BEGIN

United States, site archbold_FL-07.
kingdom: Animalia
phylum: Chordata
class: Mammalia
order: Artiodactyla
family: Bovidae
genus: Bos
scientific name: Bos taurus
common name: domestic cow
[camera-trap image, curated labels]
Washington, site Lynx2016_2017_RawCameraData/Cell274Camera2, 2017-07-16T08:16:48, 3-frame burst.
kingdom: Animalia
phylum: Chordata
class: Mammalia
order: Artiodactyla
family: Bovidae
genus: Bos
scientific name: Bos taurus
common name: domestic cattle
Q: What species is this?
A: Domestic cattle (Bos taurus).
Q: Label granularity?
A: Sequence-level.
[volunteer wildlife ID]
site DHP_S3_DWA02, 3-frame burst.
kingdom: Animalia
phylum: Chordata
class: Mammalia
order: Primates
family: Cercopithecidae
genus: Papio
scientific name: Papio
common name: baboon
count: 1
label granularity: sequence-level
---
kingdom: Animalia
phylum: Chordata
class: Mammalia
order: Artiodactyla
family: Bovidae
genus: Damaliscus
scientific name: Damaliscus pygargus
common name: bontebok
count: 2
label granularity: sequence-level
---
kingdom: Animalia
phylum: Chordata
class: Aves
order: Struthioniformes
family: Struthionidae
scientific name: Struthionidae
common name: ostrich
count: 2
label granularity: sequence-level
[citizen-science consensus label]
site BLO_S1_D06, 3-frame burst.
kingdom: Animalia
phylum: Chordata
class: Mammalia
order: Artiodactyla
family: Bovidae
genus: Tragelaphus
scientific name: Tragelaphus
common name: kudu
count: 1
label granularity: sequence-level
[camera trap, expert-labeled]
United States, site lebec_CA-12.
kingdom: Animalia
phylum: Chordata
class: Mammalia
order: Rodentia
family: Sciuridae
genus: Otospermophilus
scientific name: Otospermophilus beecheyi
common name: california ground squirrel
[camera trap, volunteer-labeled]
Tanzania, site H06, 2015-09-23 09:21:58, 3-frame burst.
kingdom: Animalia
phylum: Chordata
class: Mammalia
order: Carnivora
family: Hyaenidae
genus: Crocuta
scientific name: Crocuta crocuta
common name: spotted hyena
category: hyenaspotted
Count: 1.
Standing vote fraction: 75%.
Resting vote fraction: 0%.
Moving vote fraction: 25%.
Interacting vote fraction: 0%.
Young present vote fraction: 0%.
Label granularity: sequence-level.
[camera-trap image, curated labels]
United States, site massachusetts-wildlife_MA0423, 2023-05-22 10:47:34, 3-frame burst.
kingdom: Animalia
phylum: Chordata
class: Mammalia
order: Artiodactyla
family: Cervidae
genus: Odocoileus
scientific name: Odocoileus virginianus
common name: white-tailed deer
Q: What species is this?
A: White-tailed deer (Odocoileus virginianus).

END

- **AIM OF THE TASK**: Where does the string "genus" occur in the data above? Copy every line that holds it.

- **COMPLETED EXERCISE**:
genus: Bos
genus: Bos
genus: Papio
genus: Damaliscus
genus: Tragelaphus
genus: Otospermophilus
genus: Crocuta
genus: Odocoileus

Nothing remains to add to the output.